4. Unter dem heutigen Bürgerzentrum an der Wentorfer Straße machten die Altlastenexperten 2008 ebenfalls Hinterlassenschaften einer chemischen Reinigung aus. Es handelt sich um die Wäscherei Christen, die hier von 1954 bis 1987 aktiv war. Die Bodensanierung nach dem Abriss 1996 war nicht tief genug. Deshalb reicht ihre chemische Fracht unter der Erde bereits bis zum Glunz-Areal und könnte ins Grundwasser-Schutzgebiet Curslack eindringen. Sie wird gegenwärtig beobachtet. Ob Hamburg auf den Kosten sitzen bleibt, ist noch unklar.
5. Am Glaeßweg stand bis vor etwa 100 Jahren Bergedorfs erstes Gaswerk. Seine Bodenverunreinigungen scheinen nach Erkenntnissen der Altlasten-Fachleute biologisch fast abgebaut zu sein.
6. Am Ende der heutigen Straße Lehfeld produzierte bis in die Nachkriegszeit die Farbenfabrik Springer & Möller. Sie verarbeitete offenbar eine ganze Reihe von Abfallprodukten anderer Branchen, darunter ölgetränkte Bleicherden. Beim Blick auf die Bodenwerte ist Dr. Wirth entsetzt: "Die scheinen ihre Abfälle einfach hinters Haus gekippt zu haben." Das Areal war in den 1980er-Jahren die erste großflächige Bodensanierung Hamburgs. Kosten: sechs Millionen Mark. Doch es wurde nicht tief genug gegraben. Die Sanierung auf öffentliche Kosten läuft noch immer.
7. Die Umweltbehörde geht davon aus, dass es sich bei dieser schwachen Grundwasserverunreinigung um Relikte des einst hier stehenden Kraftwerks der Glasfabrik Hein & Dietrichs handelt. Der Fall wird beobachtet.

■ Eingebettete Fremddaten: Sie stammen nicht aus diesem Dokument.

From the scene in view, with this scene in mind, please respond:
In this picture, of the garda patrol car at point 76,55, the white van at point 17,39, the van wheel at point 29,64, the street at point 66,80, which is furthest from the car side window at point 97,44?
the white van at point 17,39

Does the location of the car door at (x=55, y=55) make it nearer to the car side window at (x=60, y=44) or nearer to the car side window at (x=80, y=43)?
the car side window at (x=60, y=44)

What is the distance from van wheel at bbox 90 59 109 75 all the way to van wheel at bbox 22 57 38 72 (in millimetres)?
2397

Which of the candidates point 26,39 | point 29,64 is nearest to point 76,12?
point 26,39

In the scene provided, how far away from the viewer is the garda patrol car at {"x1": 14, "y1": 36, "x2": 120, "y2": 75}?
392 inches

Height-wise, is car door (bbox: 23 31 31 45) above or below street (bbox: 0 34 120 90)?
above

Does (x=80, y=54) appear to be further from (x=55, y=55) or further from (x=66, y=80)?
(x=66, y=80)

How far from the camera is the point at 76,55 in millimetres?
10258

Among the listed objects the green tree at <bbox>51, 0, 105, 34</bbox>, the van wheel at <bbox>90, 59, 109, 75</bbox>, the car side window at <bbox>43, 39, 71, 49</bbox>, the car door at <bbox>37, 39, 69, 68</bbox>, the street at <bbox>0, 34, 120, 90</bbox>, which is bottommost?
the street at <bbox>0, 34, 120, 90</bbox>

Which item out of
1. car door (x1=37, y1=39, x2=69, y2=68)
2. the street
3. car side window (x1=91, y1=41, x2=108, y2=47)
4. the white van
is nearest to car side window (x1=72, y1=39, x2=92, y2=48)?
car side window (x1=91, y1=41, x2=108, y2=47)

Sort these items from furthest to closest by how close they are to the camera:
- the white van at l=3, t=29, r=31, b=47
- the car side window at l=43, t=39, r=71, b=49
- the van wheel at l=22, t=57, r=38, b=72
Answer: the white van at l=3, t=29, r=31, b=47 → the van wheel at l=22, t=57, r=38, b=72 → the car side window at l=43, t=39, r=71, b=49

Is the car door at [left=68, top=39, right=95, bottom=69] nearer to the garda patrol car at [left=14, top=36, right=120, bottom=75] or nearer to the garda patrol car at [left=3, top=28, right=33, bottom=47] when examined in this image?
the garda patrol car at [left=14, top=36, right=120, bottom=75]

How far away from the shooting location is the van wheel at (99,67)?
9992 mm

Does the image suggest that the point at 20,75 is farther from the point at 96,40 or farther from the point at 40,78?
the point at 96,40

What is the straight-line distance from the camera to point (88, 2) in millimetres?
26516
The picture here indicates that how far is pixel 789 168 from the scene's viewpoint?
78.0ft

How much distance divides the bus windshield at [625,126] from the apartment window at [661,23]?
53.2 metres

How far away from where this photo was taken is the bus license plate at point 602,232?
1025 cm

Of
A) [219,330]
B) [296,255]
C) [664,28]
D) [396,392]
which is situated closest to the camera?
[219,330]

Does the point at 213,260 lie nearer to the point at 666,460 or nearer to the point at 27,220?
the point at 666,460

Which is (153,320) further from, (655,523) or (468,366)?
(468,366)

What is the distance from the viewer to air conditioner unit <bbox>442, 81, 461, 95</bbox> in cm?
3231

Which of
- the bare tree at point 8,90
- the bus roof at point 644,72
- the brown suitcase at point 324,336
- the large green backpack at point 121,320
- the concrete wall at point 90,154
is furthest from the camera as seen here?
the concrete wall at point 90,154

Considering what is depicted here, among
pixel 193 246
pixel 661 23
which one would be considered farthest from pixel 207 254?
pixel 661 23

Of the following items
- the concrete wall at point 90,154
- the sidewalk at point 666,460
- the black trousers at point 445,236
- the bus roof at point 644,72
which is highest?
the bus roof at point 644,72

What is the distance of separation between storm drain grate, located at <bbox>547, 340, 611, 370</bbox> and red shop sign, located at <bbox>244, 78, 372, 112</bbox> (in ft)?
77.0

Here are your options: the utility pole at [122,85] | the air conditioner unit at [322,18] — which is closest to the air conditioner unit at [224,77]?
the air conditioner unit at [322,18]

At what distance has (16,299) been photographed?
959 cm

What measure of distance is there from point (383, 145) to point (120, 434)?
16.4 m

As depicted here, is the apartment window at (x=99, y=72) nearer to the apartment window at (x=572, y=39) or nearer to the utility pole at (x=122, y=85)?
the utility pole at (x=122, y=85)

8. Direkt unter den bis heute stehenden Hallen der einstigen Flugzeugmotoren-Fabrik HMG scheint im Zweiten Weltkrieg großflächig Öl ins Erdreich geflossen zu sein. Vielleicht auch weitere Substanzen. Dieser Fall ist die jüngste Entdeckung der Bodenschützer in Bergedorf. Sie gehen davon aus, dass sich die Giftfahne bis nach Nettelnburg hinein erstreckt. Bodenproben werden noch gezogen. Die Suche nach dem Verursacher läuft auf Hochtouren.

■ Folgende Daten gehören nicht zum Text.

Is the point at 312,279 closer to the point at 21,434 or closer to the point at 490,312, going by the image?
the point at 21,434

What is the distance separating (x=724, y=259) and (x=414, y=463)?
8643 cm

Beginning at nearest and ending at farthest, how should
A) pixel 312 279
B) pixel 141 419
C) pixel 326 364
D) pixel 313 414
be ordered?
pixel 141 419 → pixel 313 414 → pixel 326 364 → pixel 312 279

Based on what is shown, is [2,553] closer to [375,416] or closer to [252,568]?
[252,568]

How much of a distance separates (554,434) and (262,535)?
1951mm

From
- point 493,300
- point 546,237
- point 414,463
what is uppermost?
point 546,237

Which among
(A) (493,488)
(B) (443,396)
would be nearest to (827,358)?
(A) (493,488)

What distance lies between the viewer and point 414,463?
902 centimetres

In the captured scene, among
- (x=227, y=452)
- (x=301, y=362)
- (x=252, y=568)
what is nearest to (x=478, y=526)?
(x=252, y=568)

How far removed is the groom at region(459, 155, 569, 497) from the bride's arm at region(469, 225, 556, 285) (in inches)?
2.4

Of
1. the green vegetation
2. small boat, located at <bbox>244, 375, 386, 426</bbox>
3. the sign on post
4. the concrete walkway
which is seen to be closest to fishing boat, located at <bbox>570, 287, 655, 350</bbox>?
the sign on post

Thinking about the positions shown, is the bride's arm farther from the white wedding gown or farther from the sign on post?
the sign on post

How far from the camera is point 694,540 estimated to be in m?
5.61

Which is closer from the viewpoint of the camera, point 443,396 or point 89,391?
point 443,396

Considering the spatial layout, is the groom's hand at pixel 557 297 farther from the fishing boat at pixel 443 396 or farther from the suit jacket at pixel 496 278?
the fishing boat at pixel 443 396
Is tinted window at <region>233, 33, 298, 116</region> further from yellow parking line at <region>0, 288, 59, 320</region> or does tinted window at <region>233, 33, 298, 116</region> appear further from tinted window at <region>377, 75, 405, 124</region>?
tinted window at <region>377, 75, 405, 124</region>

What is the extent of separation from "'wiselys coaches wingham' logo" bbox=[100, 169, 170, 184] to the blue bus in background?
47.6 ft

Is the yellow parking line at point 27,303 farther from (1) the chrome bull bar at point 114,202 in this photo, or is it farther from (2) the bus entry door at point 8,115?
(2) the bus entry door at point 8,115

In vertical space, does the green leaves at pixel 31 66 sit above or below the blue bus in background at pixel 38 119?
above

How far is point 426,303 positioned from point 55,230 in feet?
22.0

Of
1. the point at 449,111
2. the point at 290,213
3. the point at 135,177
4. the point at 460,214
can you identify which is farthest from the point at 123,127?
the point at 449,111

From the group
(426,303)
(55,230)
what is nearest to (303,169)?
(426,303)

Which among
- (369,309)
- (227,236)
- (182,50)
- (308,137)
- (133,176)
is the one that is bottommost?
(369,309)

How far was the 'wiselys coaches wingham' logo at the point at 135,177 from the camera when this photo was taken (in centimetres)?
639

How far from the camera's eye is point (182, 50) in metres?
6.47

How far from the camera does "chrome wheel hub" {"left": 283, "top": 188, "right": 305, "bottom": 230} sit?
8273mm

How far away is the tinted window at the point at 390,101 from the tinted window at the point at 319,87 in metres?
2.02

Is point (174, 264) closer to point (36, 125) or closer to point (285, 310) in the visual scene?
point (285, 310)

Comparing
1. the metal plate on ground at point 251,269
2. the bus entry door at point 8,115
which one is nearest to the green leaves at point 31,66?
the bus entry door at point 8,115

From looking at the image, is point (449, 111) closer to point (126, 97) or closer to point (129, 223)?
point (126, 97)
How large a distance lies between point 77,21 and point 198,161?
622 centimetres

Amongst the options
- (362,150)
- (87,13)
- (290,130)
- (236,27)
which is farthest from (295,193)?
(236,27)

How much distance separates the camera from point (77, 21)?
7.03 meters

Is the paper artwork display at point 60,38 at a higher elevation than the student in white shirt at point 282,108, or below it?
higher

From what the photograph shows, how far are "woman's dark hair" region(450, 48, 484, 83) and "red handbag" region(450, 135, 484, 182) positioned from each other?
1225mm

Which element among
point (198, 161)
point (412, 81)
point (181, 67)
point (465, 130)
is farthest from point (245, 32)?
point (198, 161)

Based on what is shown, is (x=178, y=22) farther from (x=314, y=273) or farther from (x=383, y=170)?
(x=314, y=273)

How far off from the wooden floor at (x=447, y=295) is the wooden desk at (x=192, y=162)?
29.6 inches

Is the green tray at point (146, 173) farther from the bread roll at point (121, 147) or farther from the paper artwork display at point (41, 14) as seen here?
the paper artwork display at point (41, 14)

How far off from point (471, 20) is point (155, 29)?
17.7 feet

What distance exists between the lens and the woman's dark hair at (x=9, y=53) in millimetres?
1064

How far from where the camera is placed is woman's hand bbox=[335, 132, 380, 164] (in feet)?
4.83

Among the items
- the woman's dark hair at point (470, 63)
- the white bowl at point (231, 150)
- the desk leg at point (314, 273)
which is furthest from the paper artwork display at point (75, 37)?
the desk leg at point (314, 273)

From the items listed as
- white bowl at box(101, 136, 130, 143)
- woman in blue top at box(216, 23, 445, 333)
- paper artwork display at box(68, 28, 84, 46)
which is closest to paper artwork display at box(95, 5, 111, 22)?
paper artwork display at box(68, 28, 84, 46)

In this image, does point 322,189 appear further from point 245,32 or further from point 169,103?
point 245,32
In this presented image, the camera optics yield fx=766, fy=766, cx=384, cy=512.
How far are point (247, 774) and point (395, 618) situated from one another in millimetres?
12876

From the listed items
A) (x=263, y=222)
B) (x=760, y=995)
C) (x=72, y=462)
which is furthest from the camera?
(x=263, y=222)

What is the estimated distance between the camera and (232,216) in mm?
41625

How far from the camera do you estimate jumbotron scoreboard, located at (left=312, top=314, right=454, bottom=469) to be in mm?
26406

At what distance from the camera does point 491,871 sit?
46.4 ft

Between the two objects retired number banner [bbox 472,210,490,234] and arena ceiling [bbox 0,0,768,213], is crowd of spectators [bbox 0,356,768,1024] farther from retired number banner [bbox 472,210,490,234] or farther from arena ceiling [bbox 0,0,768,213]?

9. Pflanzenschutz-Hersteller Boehringer produzierte von 1950 bis 1984 an der Andreas-Meyer-Straße in Moorfleet. Unter dem Gelände entstand über die Jahrzehnte ein vielfältiger Giftcocktail. Es folgte die umfangreiche Sanierung des Firmenareals, doch das Gift steckt weiterhin im Untergrund, reicht fast bis zum Autobahn-Dreieck und wird wohl nie mehr ganz verschwinden. Für Dr. Hans Wirth hat Pharma-Riese Boehringer trotzdem Vorbildcharakter: "Es ist der am besten aufbereitete Schadstoff-Fall der Bundesrepublik Deutschland." Zudem drücke sich das Unternehmen mit Sitz in Ingelheim bei Mainz nicht vor den Kosten. "Boehringer zahlt bis heute alles."
10. Für den Grundwasser-Schaden am Huckepack-Bahnhof Moorfleet ist die Bahn verantwortlich. Sie hatte hier über Jahrzehnte Abfälle gelagert. Gegenwärtig überwacht die Umweltbehörde die Ausdehnung, hält eine Sanierung nicht für nötig.
11. Direkt am westlichen Rand des Naturschutzgebietes Boberger Niederung befindet sich die alte Hausmüll-Deponie Havighorster Moor, in der auch Gifte wie Arsen eingelagert wurden. Ihre auf der Karte erkennbaren Grundwasser-Ausläufe nach Süden werden über eine Pumpanlage an die Oberfläche gefördert und in einem Schilffeld gereinigt.